Last year saw the emergence of well-known Wall Street investors like Paul Tudor Jones and Stanley Druckenmiller betting on bitcoin. Some asset managers have also allocated a small portion of their portfolios to the cryptocurrency, seeking to get some exposure to its wild gains.

Strategists at JPMorgan have said bitcoin could surge as high as $146,000 in the long term as it competes with gold as a safe-haven asset. They also noted, however, that bitcoin would have to become substantially less volatile to reach this price.

Digital currencies are notoriously volatile. The last time bitcoin had a rally similar to this was in 2017, when it soared close to $20,000 a coin before crashing as low as $3,122 the following year. Skeptics, such as stockbroker Peter Schiff and economist Nouriel Roubini, view bitcoin as a speculative asset and a market bubble likely to burst.
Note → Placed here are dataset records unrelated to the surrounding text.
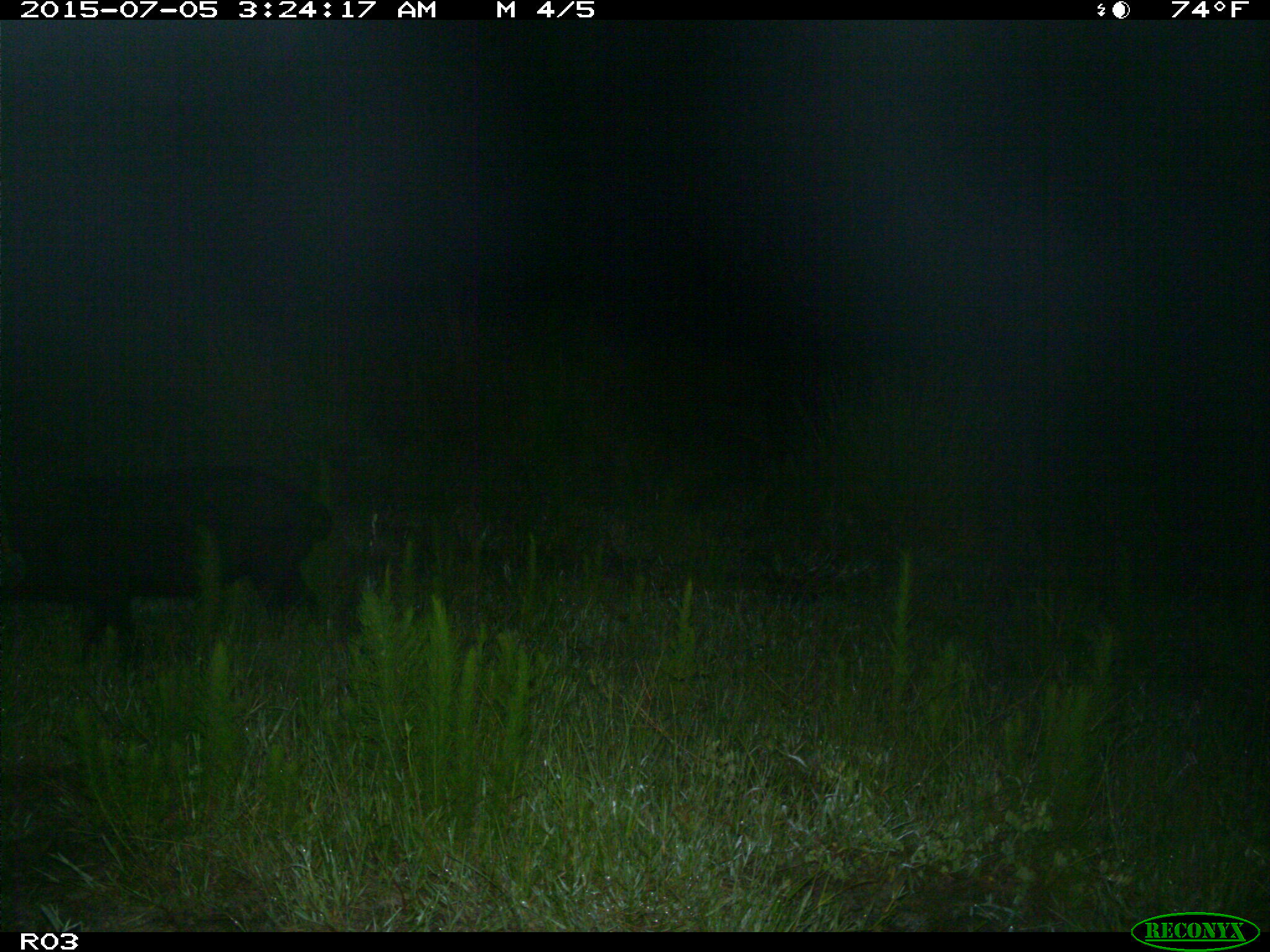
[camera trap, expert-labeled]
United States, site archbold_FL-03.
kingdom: Animalia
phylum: Chordata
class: Mammalia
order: Artiodactyla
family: Suidae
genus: Sus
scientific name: Sus scrofa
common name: wild boar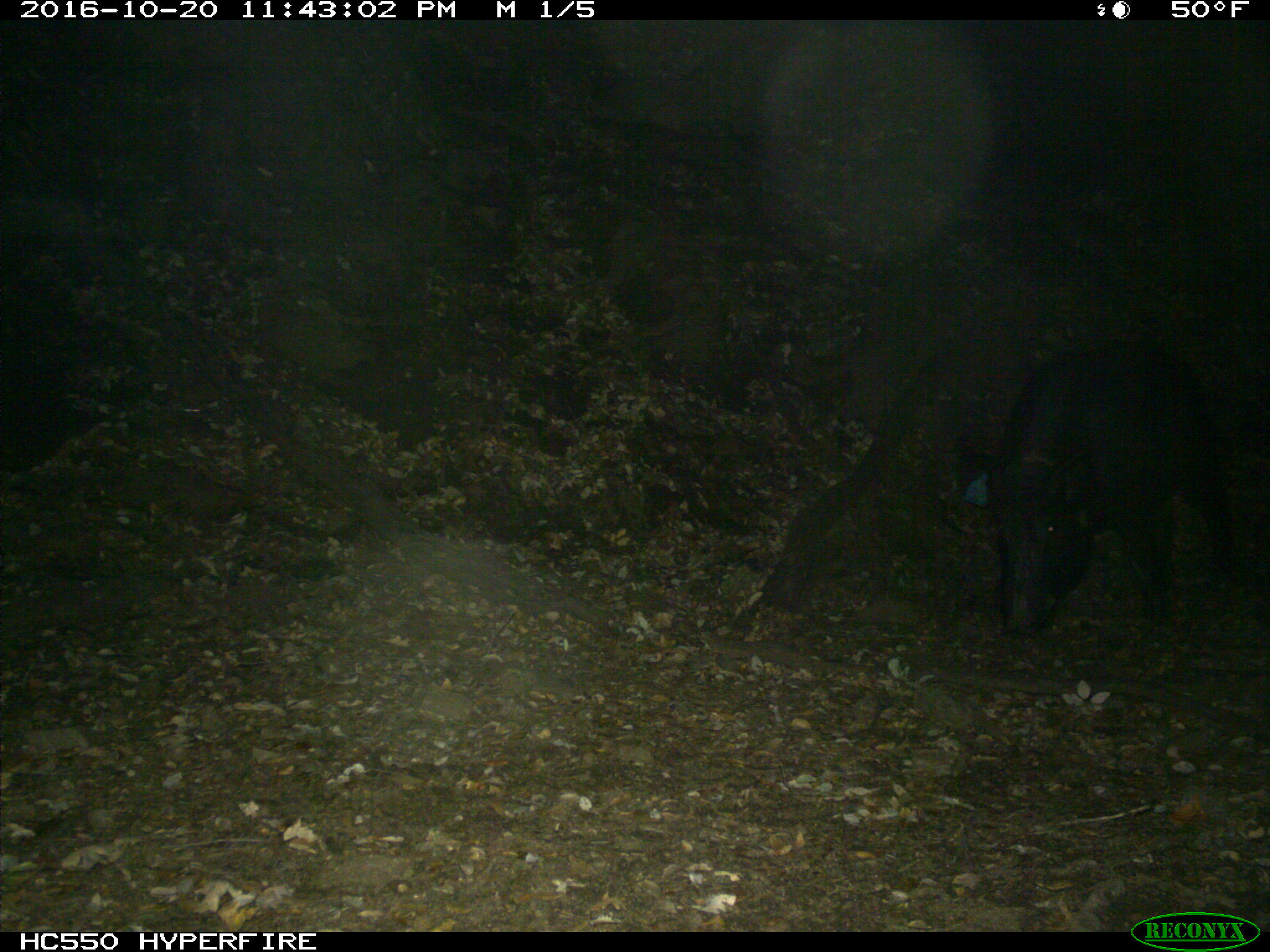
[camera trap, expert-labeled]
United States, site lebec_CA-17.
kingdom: Animalia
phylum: Chordata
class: Mammalia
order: Artiodactyla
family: Suidae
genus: Sus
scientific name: Sus scrofa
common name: wild boar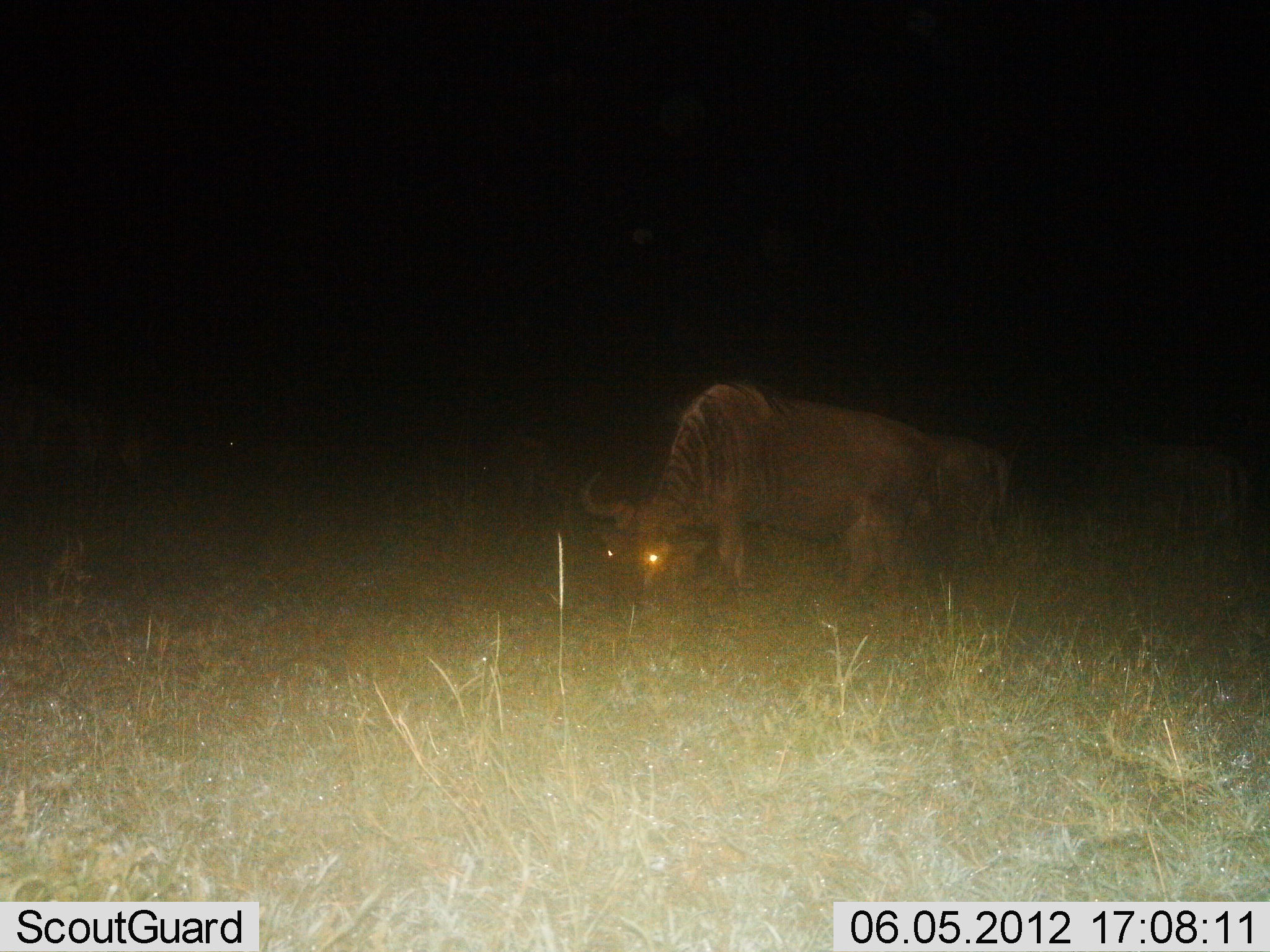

A big question among investors has been how to value bitcoin. Bitcoin isn't like a stock, which has traditional metrics for figuring out whether it is overpriced or undervalued. The cryptocurrency has a market value of more than $600 billion, and this is calculated by multiplying the price by the total number of coins in circulation.

"That can give you some long-run equilibrium," Currie said. But he added that the level of volatility and uncertainty in the market "makes it very difficult to forecast it."